Fyctia
Chapitre 9
Au soupir déçu d’Anthony dont les épaules se voutèrent, je regrettai presque de garder quelques secrets, mais je préférai faire confiance à mon instinct. Si les paroles de ma mère m’avaient semblé insignifiantes ce jour-là, alors que nous étions affalées sur le canapé, un dimanche après-midi pluvieux, elles revêtaient à présent une tout autre signification. Tout comme ces heures passées à m’entraîner aveuglée, attachée ou désorientée.
Le soldat reprit place sur la chaise qu’il avait délaissée plus tôt.
— Tu ignores donc pourquoi tes parents ont été pris pour cible ?
Je hochai la tête, les lèvres pincées. Je n’osais plus ouvrir la bouche après ce mensonge. Je n’avais pas l’habitude de mentir. Au contraire, mon père répétait souvent que j’étais sans filtre. Impossible de savoir si c’était une critique ou un compliment…

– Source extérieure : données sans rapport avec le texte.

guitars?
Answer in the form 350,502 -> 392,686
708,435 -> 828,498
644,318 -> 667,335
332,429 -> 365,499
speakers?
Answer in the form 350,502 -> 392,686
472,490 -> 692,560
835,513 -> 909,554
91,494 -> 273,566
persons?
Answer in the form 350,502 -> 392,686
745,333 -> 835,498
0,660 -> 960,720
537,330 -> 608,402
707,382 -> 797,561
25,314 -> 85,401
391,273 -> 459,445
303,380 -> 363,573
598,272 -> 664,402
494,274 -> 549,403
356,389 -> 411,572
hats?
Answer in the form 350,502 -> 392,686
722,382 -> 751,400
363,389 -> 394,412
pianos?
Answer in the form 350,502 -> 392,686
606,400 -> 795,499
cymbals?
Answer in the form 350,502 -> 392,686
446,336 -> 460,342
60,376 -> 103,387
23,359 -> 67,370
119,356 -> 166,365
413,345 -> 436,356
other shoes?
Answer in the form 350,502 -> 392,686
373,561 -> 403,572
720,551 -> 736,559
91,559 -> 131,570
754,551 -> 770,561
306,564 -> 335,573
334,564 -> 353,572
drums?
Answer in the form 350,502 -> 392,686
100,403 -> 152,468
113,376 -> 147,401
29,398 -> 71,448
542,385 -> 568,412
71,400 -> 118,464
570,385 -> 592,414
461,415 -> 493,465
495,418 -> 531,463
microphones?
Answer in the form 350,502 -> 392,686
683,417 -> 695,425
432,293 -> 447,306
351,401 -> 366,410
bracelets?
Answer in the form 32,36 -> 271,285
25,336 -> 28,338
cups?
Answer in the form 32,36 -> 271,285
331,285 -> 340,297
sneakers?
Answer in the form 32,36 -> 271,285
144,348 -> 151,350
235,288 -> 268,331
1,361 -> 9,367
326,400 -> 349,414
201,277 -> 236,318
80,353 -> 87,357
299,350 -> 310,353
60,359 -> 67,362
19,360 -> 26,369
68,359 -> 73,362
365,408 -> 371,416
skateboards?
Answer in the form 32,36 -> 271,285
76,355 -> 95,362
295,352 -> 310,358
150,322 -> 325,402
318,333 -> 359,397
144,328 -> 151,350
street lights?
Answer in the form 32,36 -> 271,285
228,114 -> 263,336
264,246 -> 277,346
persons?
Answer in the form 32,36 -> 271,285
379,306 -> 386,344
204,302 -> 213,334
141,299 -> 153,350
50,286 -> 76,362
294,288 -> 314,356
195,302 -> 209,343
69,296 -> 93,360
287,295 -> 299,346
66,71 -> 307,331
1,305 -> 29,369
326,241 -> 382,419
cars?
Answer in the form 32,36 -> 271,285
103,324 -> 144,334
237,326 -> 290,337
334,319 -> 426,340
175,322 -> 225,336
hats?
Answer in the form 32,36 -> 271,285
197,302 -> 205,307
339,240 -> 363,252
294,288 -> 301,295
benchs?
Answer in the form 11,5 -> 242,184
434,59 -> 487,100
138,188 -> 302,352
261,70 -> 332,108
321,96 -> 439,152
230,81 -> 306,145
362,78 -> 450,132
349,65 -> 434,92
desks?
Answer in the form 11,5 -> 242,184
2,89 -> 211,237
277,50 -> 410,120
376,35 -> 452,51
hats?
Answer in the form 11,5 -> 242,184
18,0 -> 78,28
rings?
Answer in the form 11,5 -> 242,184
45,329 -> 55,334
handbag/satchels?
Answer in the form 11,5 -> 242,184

Ils me manquaient tellement, lui et ma mère !
Je leur en voulais d’être partis sans moi. Pourtant, je savais qu’ils devaient être dans un sacré pétrin pour disparaitre de la circulation du jour au lendemain. Je les imaginais mal m’abandonner sans se retourner. Je coinçai mes mains entre mes cuisses et fermai les yeux. Rester positive. Je me rabâchai ce mantra, tout en me focalisant sur ma respiration.
— Ça va aller ma grande.
Mes paupières s’ouvrirent et Anthony me sourit de l’autre côté de la table. Ma détresse l’avait poussé à surmonter son chagrin et je retrouvai le soldat aimable et attentif.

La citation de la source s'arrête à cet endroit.